**DATASET EXCERPTS**
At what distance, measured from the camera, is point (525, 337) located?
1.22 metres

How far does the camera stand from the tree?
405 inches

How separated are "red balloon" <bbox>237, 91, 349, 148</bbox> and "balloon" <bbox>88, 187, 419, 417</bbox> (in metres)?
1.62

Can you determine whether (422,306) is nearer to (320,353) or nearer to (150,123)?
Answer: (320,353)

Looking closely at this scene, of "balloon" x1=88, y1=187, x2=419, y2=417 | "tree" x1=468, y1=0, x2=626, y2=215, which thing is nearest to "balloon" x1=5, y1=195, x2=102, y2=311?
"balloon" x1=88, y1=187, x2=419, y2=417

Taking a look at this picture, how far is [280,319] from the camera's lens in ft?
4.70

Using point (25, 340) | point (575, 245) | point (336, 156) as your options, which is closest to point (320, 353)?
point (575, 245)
---
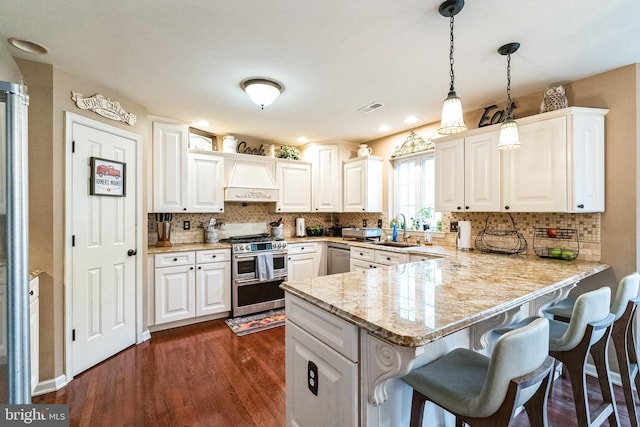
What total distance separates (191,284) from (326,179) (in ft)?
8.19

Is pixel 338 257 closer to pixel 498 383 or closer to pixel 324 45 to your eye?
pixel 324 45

**EXERCISE BRIEF**
Show every line of the records above that contains the word "point".

**THE ANSWER**
At what distance, measured from the camera, is point (525, 337) located?
Using point (25, 340) | point (575, 245) | point (336, 156) as your options, which is closest to point (320, 353)?
point (575, 245)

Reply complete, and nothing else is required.